▶ [Extrait du document]
Signes typiques : pyrosis (brûlures rétrosternales ascendantes) et régurgitations acides : diagnostic clinique chez 90 % des patients.
Si atypiques (douleurs thoraciques ou épigastriques sans pyrosis, manifestations ORL, toux chronique) : explorer !
Chez un sujet de moins de 50 ans, sans signe d’alarme (dysphagie, anémie, altération de l’état général...) : traitement empirique d’emblée, le plus souvent par inhibiteurs de la pompe à protons (IPP) ; mais échec (réponse absente ou partielle) dans 30 à 40 % des cas (
Évaluation clinique
Si brûlures épigastriques ou cervicales sans caractère rétrosternal ascendant : probabilité de RGO beaucoup plus faible.
Généralement de nature dyspeptique ou ORL (alors que les manifestations typiques ont disparu).
Régurgitations : moins bien soulagées que le pyrosis.
Troubles fonctionnels digestifs coexistants : facteur majeur d’échec du traitement (lié probablement à une hypersensibilité viscérale sous-jacente).
Optimiser les IPP
S’assurer que les IPP sont pris à jeun, 15 à 20 minutes avant un repas (meilleure efficacité antisécrétoire).
Suggérer de diviser la simple dose en 2 prises quotidiennes (1/2 dose matin et soir), changer d’IPP ou augmenter la posologie (la doubler – 1 dose matin et soir, hors AMM – soulage 20 à 25 % de patients supplémentaires).
Leur associer des alginates (Gaviscon), mais pas un prokinétique (efficacité non démontrée).
Endoscopie digestive haute : indispensable ?
Documente une authentique œsophagite peptique (inflammation avec érosions et ulcérations de la paroi interne, de gravité variable, pouvant induire un endo-brachyœsophage ou une sténose) ou un œsophage de Barrett (état précancéreux dans lequel la muqueuse squameuse œsophagienne se transforme en épithélium de type intestinal).
Apporte des arguments en faveur d’un trouble moteur de l’œsophage (stase, ressaut cardial).
Rendement diagnostique faible chez les patients déjà sous IPP.
Quelles explorations ambulatoires ?
PH-métrie de 24 heures, à réaliser après une semaine de sevrage : recherche une exposition acide œsophagienne pathologique (temps passé à pH < 4 supérieur à 5 %).
Si un reflux est identifié (œsophagite peptique, Barrett, pH-métrie positive), la pH-impédancemétrie permet :
– d’évaluer sa persistance sous IPP ;
– de détecter tous les types de reflux, acides ou non, et de les corréler aux symptômes (sous IPP, la plupart sont non acides et non détectés en pH-métrie simple).
Parmi les patients explorés sous IPP :
– 50 à 60 % n’ont pas de symptômes associés à un RGO, ce qui explique probablement l’échec de ces derniers (en cause : dyspepsie ou pyrosis fonctionnels, manifestations d’hypersensibilité pharyngolaryngée) ;
– reflux acide seulement dans 10 % des cas ;
– peu ou non acide : corrélé aux symptômes dans 30 à 40 % des cas.

▶ [Extrait de données]
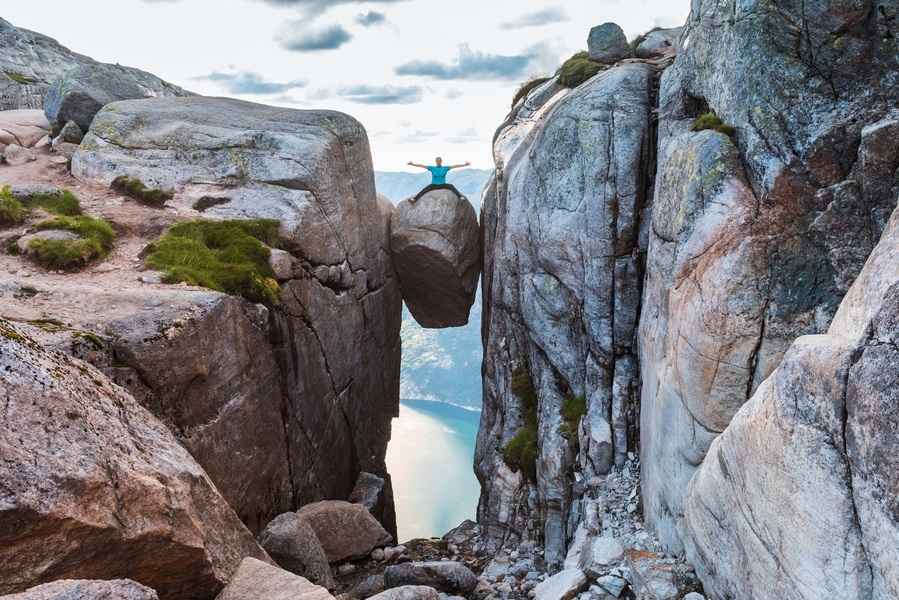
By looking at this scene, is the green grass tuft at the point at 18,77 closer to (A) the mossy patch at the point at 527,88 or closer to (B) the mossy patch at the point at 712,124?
(A) the mossy patch at the point at 527,88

▶ [Problèmes et exercices]
a: Indiquez si chacune des affirmations suivantes concorde avec le texte sur le reflux gastro-œsophagien résistant aux IPP, en répondant par oui ou par non et en citant les mots décisifs du texte : (i) il est conseillé d'associer un prokinétique aux IPP ; (ii) la pH-métrie de 24 heures se pratique après une semaine de sevrage ; (iii) les régurgitations sont mieux soulagées que le pyrosis.
b: Donnez la suite du texte sur le reflux gastro-œsophagien résistant aux IPP, en partant de sa dernière ligne.
Le matériel fourni n'est pas requis.

▶ [Réponses par exercice]
a:
(i) Non : « mais pas un prokinétique (efficacité non démontrée) ».
(ii) Oui : « à réaliser après une semaine de sevrage ».
(iii) Non : « Régurgitations : moins bien soulagées que le pyrosis ».

b:
=> chez la majorité des patients, les troubles qui perdurent sous IPP ne sont pas en rapport avec un reflux persistant, mais sont fonctionnels, et ce d’autant plus qu’ils sont atypiques ou extra-œsophagiens (ORL par exemple).
Traitements
Compte tenu du rôle majeur de l’hypersensibilité viscérale dans la résistance aux IPP, proposer des modulateurs de la douleur : antidépresseurs tricycliques ou ISRS, à des doses inférieures à celles modifiant l’humeur (citalopram et amitriptyline ont montré une efficacité dans l’œsophage acido-sensible).
Chirurgie (fundoplicature cœlioscopique) :
– meilleurs résultats chez des patients « dépendants » des IPP que chez les résistants ;
– à tenter si la pH-métrie est positive (exposition acide élevée et/ou association symptômes-reflux positive) ;
– indiquée en cas de reflux documenté lors de la persistance d’un syndrome postural avec régurgitations, après avoir éliminé un trouble moteur œsophagien sévère par manométrie œsophagienne.
IPP : modalités de prescription
RGO : chez les plus de 60 ans et/ou si symptômes typiques et rapprochés (1 fois par semaine ou plus) : IPP demi-dose pendant 4 semaines (sauf oméprazole pleine dose) puis éventuellement à la demande en cas de symptôme épisodique. Si rechutes fréquentes et précoces à l’arrêt de l’IPP : traitement d’entretien à dose minimale efficace.
Œsophagite non sévère (érythème, érosions non circulaires) : idem RGO.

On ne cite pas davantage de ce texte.